ANOTHER QUALITY HOME BROUGHT TO YOU BY
HUGGINS CONSTRUCTION
The “former co-worker” who’d found Bill Riggs’s body had driven to his house in a Huggins Construction truck. So now I knew the connection…sort of.
It seemed a bit unlikely that a front-office guy like Riggs would pal around with someone from the construction crew. And even if he did, why was his buddy dropping by his house early on a Tuesday morning?
Curiouser and curiouser.
And then even curiouser still.
As we cruised past, I noticed two workmen—Huggins Construction employees, presumably—scrubbing graffiti off the side of the unfinished house. The red paint was faded now, but you could still read the message.
INDIAN LAND FOR INDIANS!
INDIAN LIBERATION FRONT
“Is this really Indian land?” I asked Victor.
He shook his head.
“Couldn’t be.
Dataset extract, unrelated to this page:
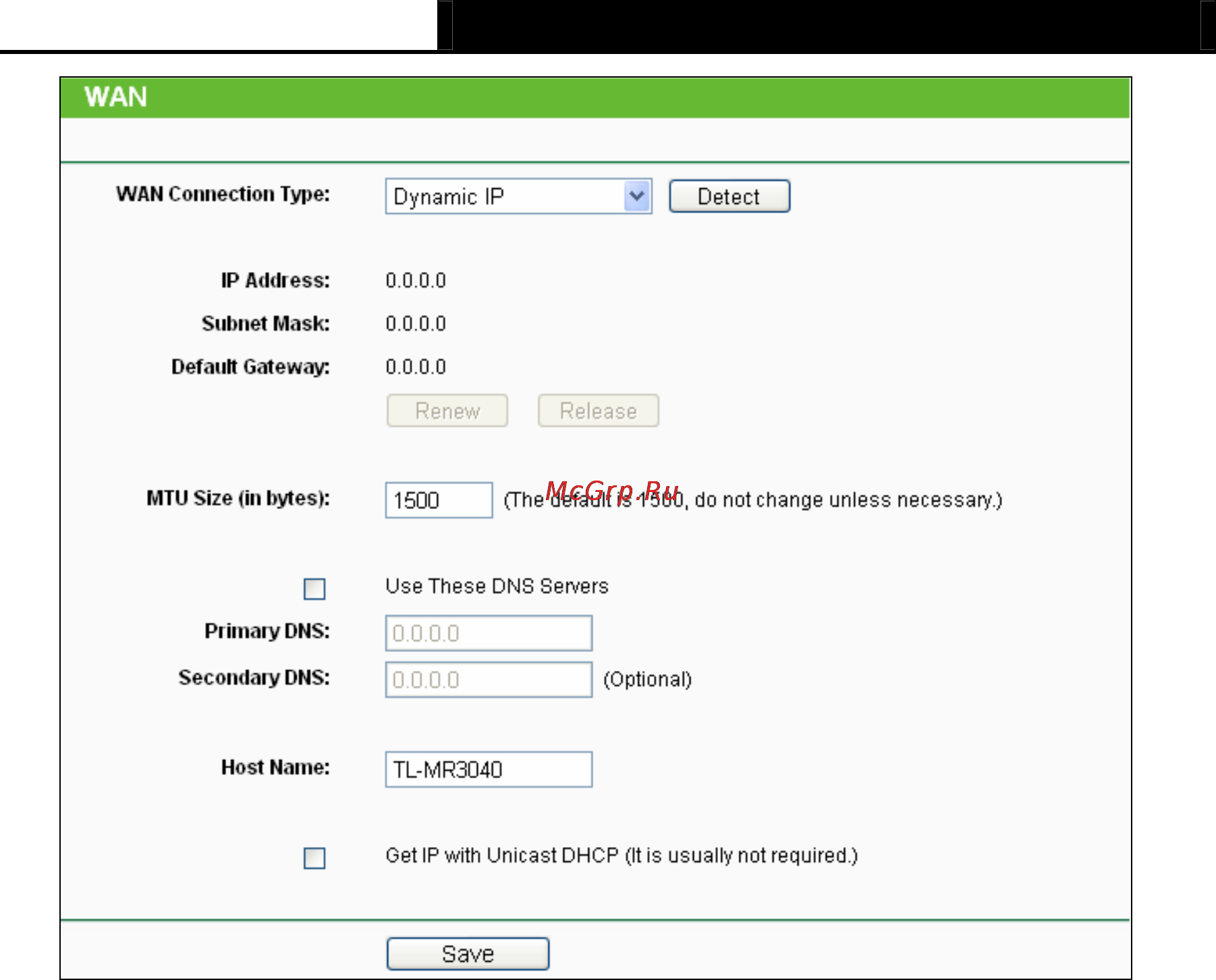 Tp-Link TL-MR3040 Инструкция по эксплуатации онлайн [44/242] 38805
They would never have gotten permission to build here if it was.”
I nodded as if that were true.
There’s no such thing as never, Biddle used to say. Just a higher price.
But tribal politics wasn’t my concern just then.
We’d passed Oak Creek’s sales office on the way in. I turned around, headed back to the small lot in front of the building, and parked the car.